§ Your objective:
Should any entry hold a picture, omit that picture and copy the rest of the entry exactly.

*** Opening Recorded information ***

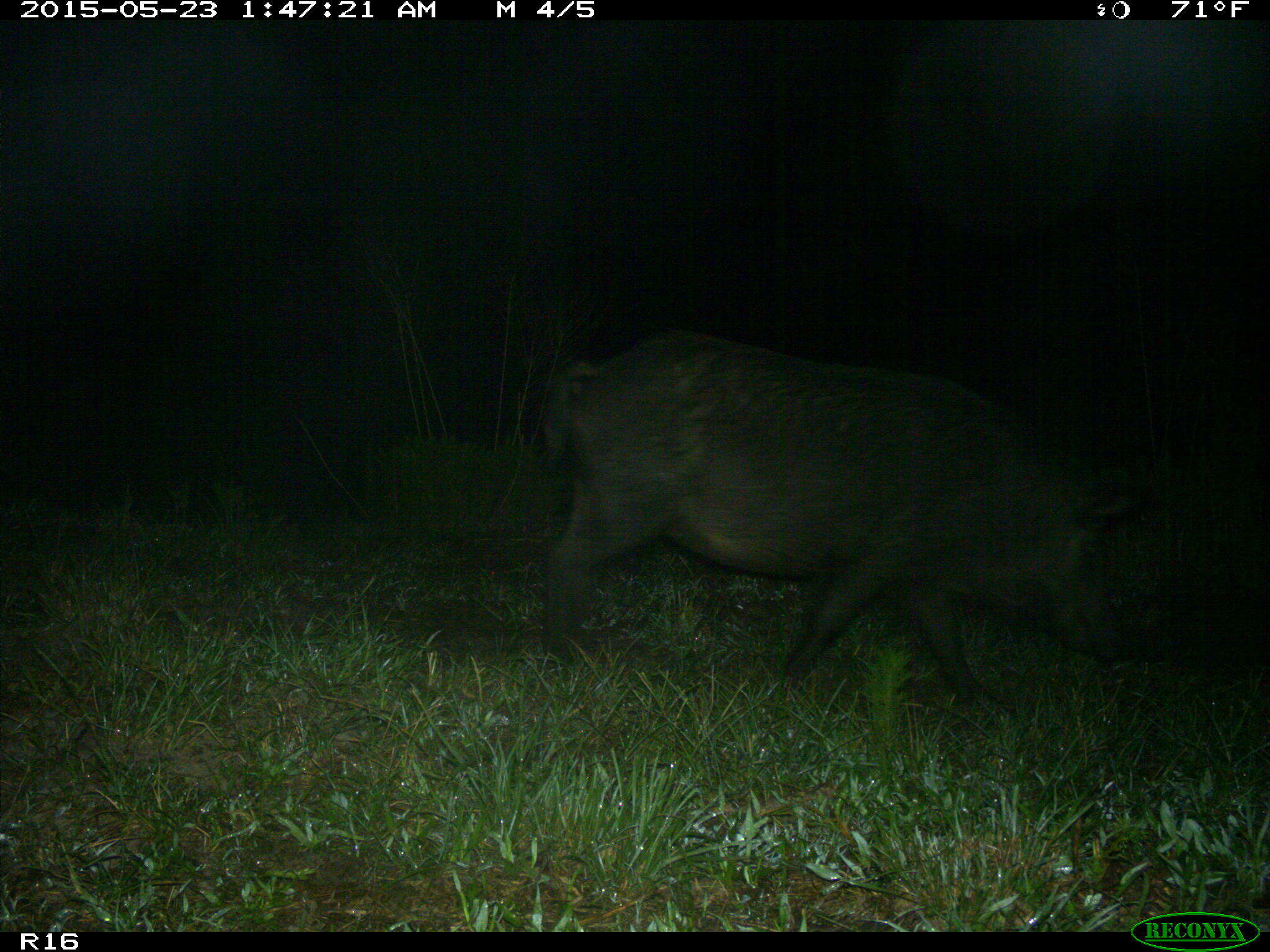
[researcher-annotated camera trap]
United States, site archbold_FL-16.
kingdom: Animalia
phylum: Chordata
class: Mammalia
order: Artiodactyla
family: Suidae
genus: Sus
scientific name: Sus scrofa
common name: wild boar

*** Closing Recorded information ***

§ Finished exercise:
[researcher-annotated camera trap]
United States, site archbold_FL-16.
kingdom: Animalia
phylum: Chordata
class: Mammalia
order: Artiodactyla
family: Suidae
genus: Sus
scientific name: Sus scrofa
common name: wild boar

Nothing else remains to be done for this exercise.